Quand Paris faisait son cinéma

04/05/2017 Art de vivre

Que sont devenus nos cinémas de centre ville et nos salles de spectacle d’antan ? Détournés de leur fonction première, ils gardent souvent l’éclat somptueux de leur gloire passée. Petite balade parisienne de quelques adresses mythiques aujourd’hui oubliées.   

  • Les promeneurs parisiens connaissent bien cette adresse, au 34 du boulevard Barbès, un soldeur de chaussures Kata présente une façade insignifiante, mais qui dés que l’on y entre, se dévoile en intérieur féérique. Ex salle de spectacle d’avant guerre, le Barbès Palace, le rideau bordeaux existe toujours, le balcon aussi avec ses couleurs d’origine et les deux lettres emblématiques, BP. C’est assurément le plus bel exemple d’un immeuble dont l’emploi premier a été complètement gommé, heureusement la construction de 1914 n’a pas trop souffert et il reste de nombreux éclats d’autrefois que l’on peut admirer. Il n’y a que la marquise qui a été supprimée il y a une vingtaine d’années, discrétion oblige.
  • Dans le même quartier du 18ème arrondissement, l’ex gaieté Rochechouart (au 15 du boulevard du même nom) est devenu magasin Celio, il y est beaucoup plus difficile d’y imaginer Mistinguett y faisant ses débuts ou même Fréhel y chanter, malgré le hall toujours aussi imposant. Construite en 1867, et transformé cent ans plus tard sans aucun esprit de conservation, ne reste qu’un fronton imposant, hélas, pas du tout respectueux de son histoire. 
  • Exactement le même constat lorsque l’on remonte encore un peu plus le boulevard et que l’on passe devant le magasin Darty, au 56, les amateurs de septième art du siècle dernier se souviennent forcément du Palais Rochechouart, ouvert en 1912, et qui pouvait accueillir jusqu’à 1462 spectateurs.

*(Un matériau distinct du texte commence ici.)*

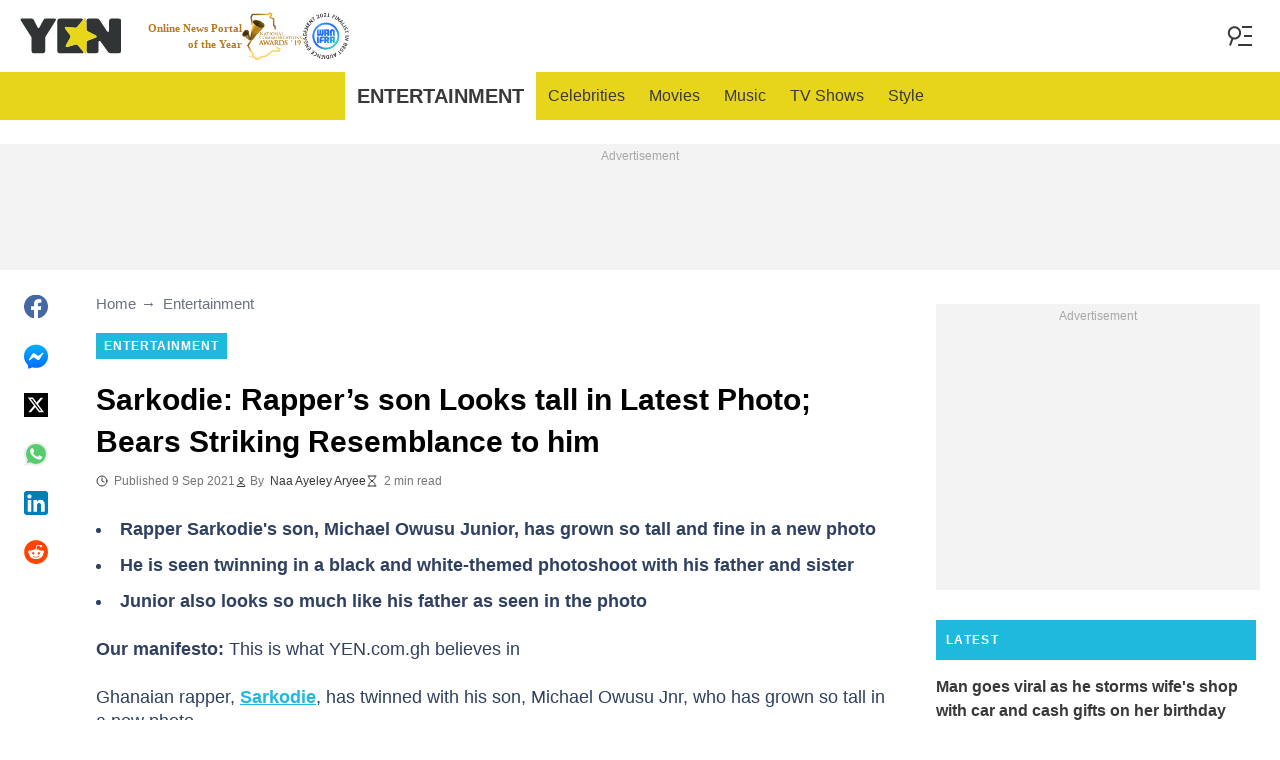

--- FILE ---
content_type: text/html; charset=utf-8
request_url: https://www.google.com/recaptcha/api2/aframe
body_size: 136
content:
<!DOCTYPE HTML><html><head><meta http-equiv="content-type" content="text/html; charset=UTF-8"></head><body><script nonce="3aVT85SCNO_ShFvgHhp0oQ">/** Anti-fraud and anti-abuse applications only. See google.com/recaptcha */ try{var clients={'sodar':'https://pagead2.googlesyndication.com/pagead/sodar?'};window.addEventListener("message",function(a){try{if(a.source===window.parent){var b=JSON.parse(a.data);var c=clients[b['id']];if(c){var d=document.createElement('img');d.src=c+b['params']+'&rc='+(localStorage.getItem("rc::a")?sessionStorage.getItem("rc::b"):"");window.document.body.appendChild(d);sessionStorage.setItem("rc::e",parseInt(sessionStorage.getItem("rc::e")||0)+1);localStorage.setItem("rc::h",'1768529799760');}}}catch(b){}});window.parent.postMessage("_grecaptcha_ready", "*");}catch(b){}</script></body></html>

--- FILE ---
content_type: text/plain
request_url: https://rtb.openx.net/openrtbb/prebidjs
body_size: -216
content:
{"id":"76858281-db7c-45ad-8f88-85ba310dc7c5","nbr":0}

--- FILE ---
content_type: application/javascript; charset=utf-8
request_url: https://fundingchoicesmessages.google.com/f/AGSKWxUtwOhE4MsoK0BL6gsbmTZ4fvoy3LEw8Z8OSb6uN_gqzFelqru1lZM_AIDhKWsrM3CqB9JkC9cgJE0DB8viR9MaWXtEAWLthpL-oJOVfU4DfZ8BOpWQHDoq5Sf_wbyq_axJMgNZjKI2oIS9lSVr0cBPP2H2B4Pbe0ruqmnEGSb-lLvfg6hcSBZABhMc/_/adblockpopup./advpartnerinit..adinject./banner-ad-/adbriteinc.
body_size: -1289
content:
window['91936ea8-8f91-45a3-aa67-bb413355594b'] = true;

--- FILE ---
content_type: text/plain
request_url: https://rtb.openx.net/openrtbb/prebidjs
body_size: -82
content:
{"id":"a9ca6bdd-85ec-41f9-be9f-eeda112758e6","nbr":0}

--- FILE ---
content_type: text/plain
request_url: https://rtb.openx.net/openrtbb/prebidjs
body_size: -216
content:
{"id":"cadaf1e0-a9dd-4e50-9214-91e8c42332a8","nbr":0}

--- FILE ---
content_type: text/plain
request_url: https://rtb.openx.net/openrtbb/prebidjs
body_size: -216
content:
{"id":"9d69f02a-1889-4319-a478-04d70c24c044","nbr":0}

--- FILE ---
content_type: text/plain
request_url: https://rtb.openx.net/openrtbb/prebidjs
body_size: -216
content:
{"id":"1ea0556e-8cd8-4904-b2df-ad6f592a8b15","nbr":0}

--- FILE ---
content_type: text/plain
request_url: https://rtb.openx.net/openrtbb/prebidjs
body_size: -216
content:
{"id":"1d32d94b-a921-42fb-8a80-0eb90fc77733","nbr":0}

--- FILE ---
content_type: text/plain
request_url: https://rtb.openx.net/openrtbb/prebidjs
body_size: -216
content:
{"id":"5b1c55b8-b81c-4f90-9c64-fd3d52c49754","nbr":0}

Le plafond avait cette particularité qu’il pouvait s’ouvrir à la belle saison, une proposition alors unique à Paris et totalement abandonnée en 2017. Mais heureusement, les amoureux du quartier ont retrouvé le Louxor, inauguré en 1921, classé au patrimoine des monuments historiques, transformé en boîte de nuit, puis en studio de répétitions, laissé à l’abandon et ré ouvert en 2013. Cinéma d’avant-guerre, il est l’un des plus beaux exemples d’architecture antique avec sa façade néo Egyptienne.
  • L’axe place de Clichy Barbès-Rochechouart n’est pas le seul quartier de Paris où les salles de cinéma se sont transformée à tout jamais, au 34 du boulevard Saint-Michel, là où Gibert Joseph propose un supermarché des produits culturels, se tenait autrefois le cinéma le Latin. Ouvert en 1938, à l’emplacement d’un restaurant, il devint un haut lieu du film pornographique avant de disparaître au milieu des années 1980. Jean-Luc Godard voulut l’acheter mais renonça.
  • Toujours entre Saint-Germain des Près et Montparnasse, les exemples de reconversion sont multiples. Au 155 rue de Rennes se tenait jusqu’en 1980 le Gaumont-Rive Gauche, hier magasin Creeks c’est désormais une enseigne Kookai, et à l’angle du boulevard Raspail et la rue de Vaugirard, le Cinévog Raspail qui fit de la résistance jusqu’en 1957. Après un garage, devenu concessionnaire Mini, la coquette salle inaugurée en 1908 n’est plus.
  • Au 217 avenue de Versailles, là même ou la supérette A2pas se tient aujourd’hui, une ancienne salle de cinéma existait l’une des seules dont internet n’a gardé aucune trace. Pourtant lorsque l’on va y faire ses courses on ne peut qu’être happé par l’originalité des lieux. Il y a une vaste entrée qui ouvre sur une large salle… C’est d’ailleurs ce qui frappe dans toutes ces adresses, et il y en a beaucoup d’autres, c’est l’architecture toujours atypique des lieux. Il y a toujours une entrée disproportionnée, un escalier et des anciens balcons. Les immeubles devaient accueillir du monde, et s’ouvraient vers l’extérieur pour donner envie d’y pénétrer outre l’affichage extérieur. Cela non plus n’a pas changé, les nouvelles enseignes essayent toujours de donner envie au client, mais les programmes ne sont plus les mêmes.

Paris n’est aussi qu’un exemple car presque toutes leurs villes de France possèdent un ex cinéma reconverti en supermarché ou pire, abandonné. Des nostalgiques les font revivre, essentiellement sur internet. Le rideau est peut être tombé, le film de la vie continue.